● Exercise material:
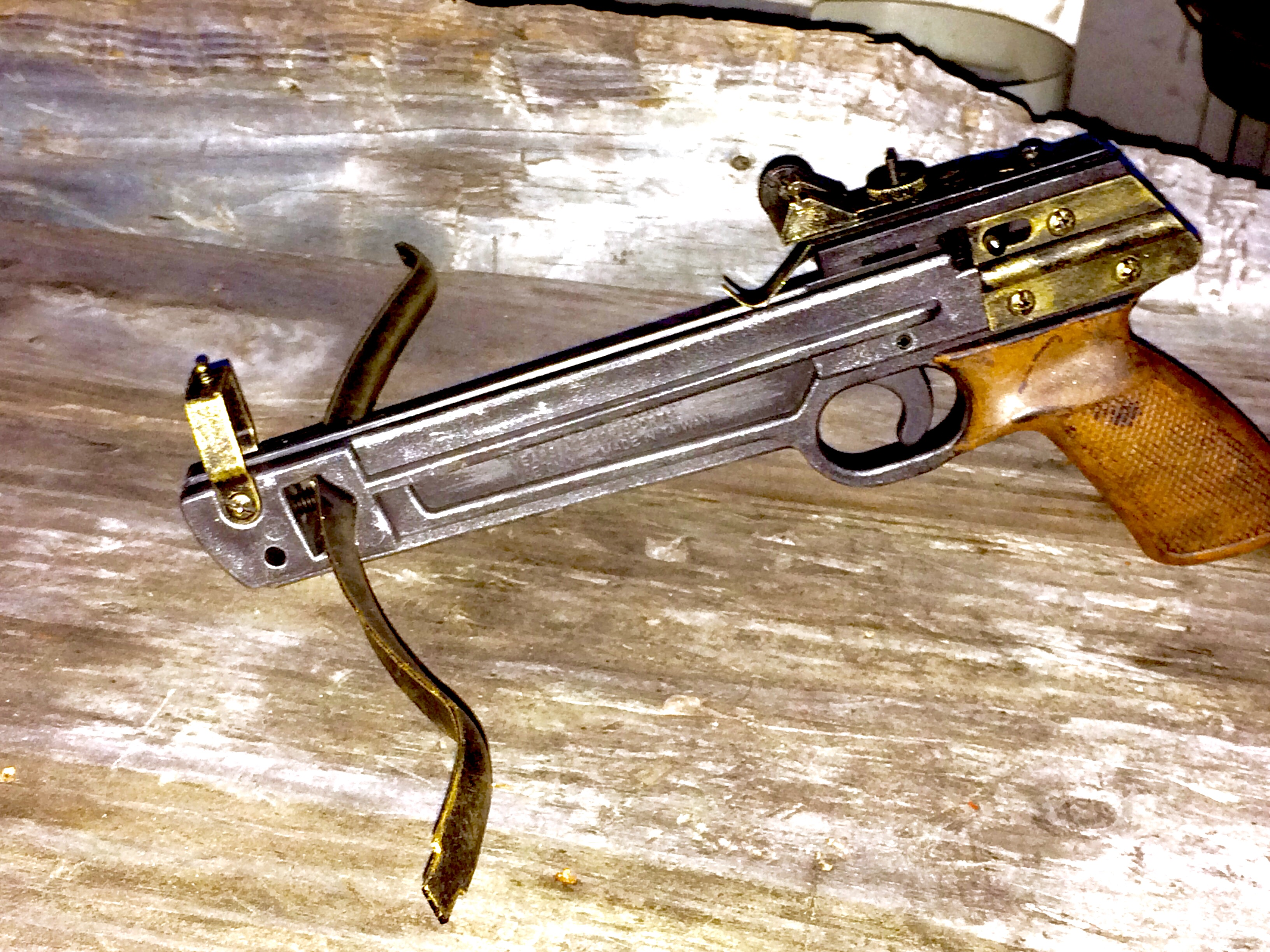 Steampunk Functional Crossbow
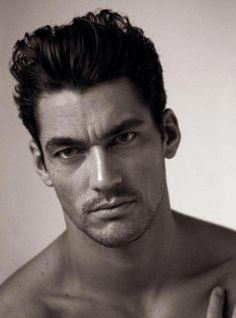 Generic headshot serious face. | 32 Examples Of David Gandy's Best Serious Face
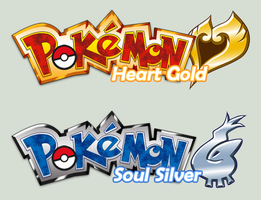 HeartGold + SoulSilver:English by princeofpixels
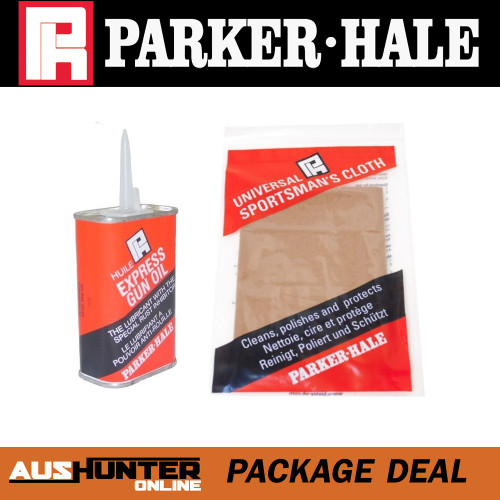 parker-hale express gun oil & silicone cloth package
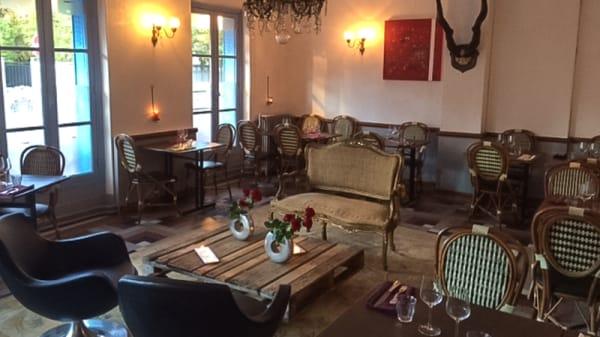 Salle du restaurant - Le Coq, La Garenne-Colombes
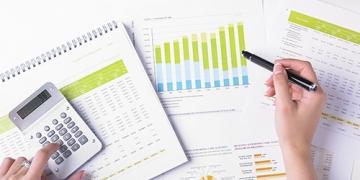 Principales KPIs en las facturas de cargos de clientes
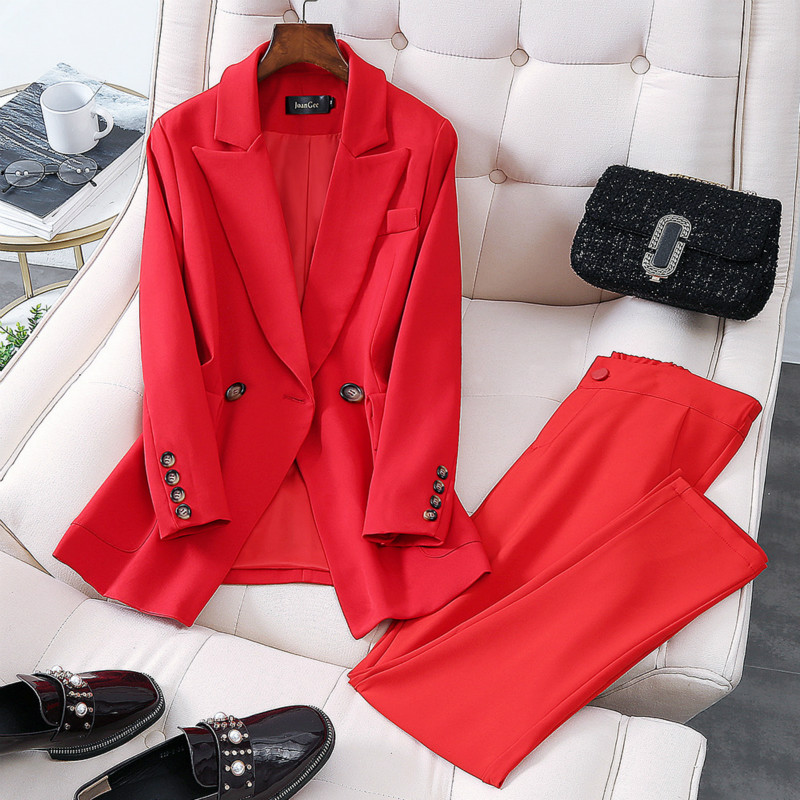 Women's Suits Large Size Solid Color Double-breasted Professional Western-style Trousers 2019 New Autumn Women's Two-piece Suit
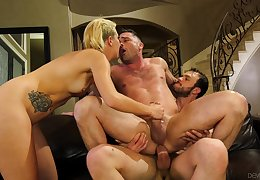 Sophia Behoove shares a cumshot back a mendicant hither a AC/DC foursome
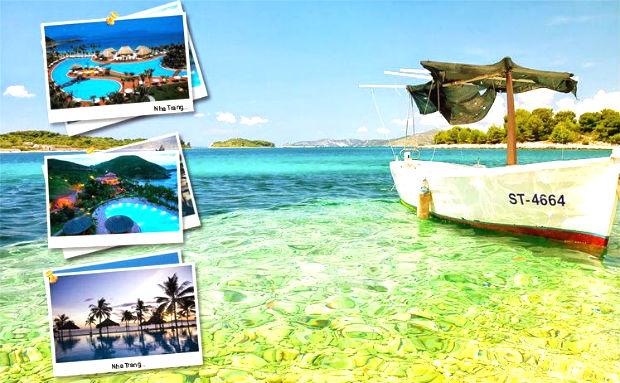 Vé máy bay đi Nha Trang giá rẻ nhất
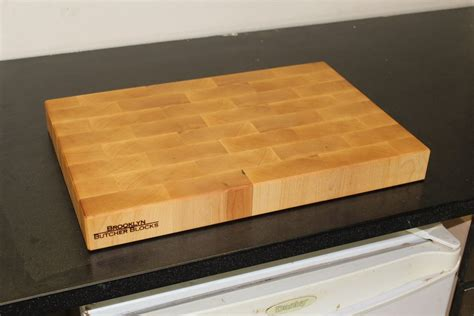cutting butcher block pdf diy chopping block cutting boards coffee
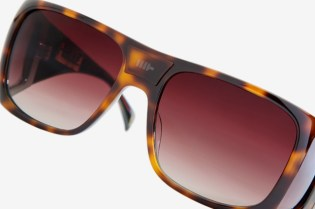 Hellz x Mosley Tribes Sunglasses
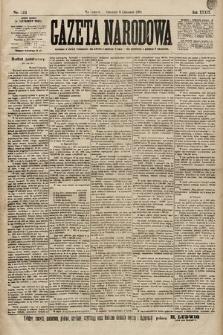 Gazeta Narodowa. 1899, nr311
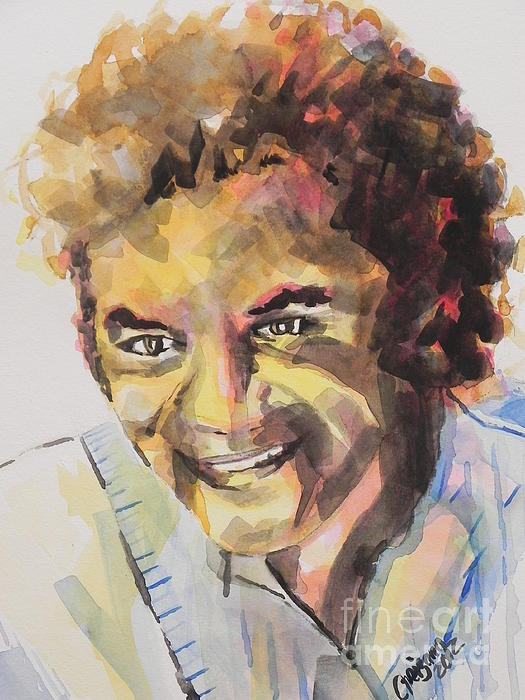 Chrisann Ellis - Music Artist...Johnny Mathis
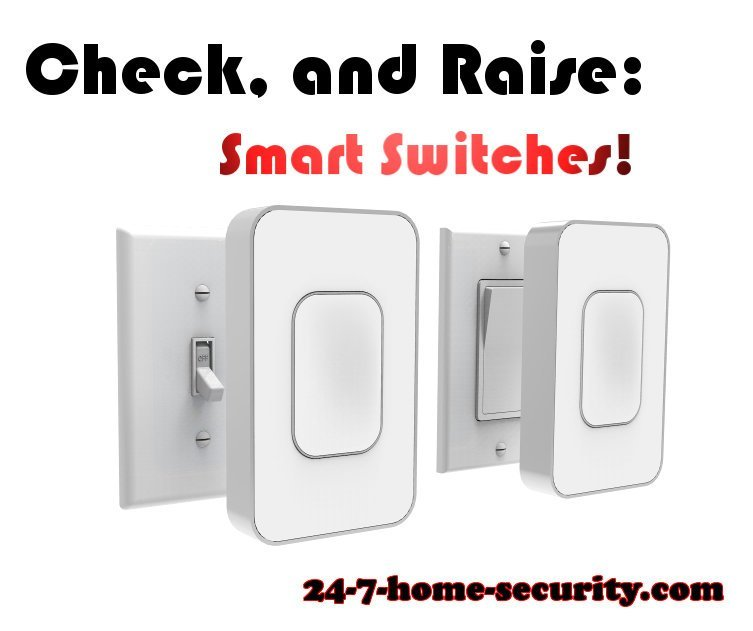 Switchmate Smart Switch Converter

● Work required: In the records above, find the line with "Principales KPIs en" and the line with "Women's Suits Large". Write out exactly those lines and every one between, with no pictures and no other lines.

● Solved problem:
 Principales KPIs en las facturas de cargos de clientes
 Women's Suits Large Size Solid Color Double-breasted Professional Western-style Trousers 2019 New Autumn Women's Two-piece Suit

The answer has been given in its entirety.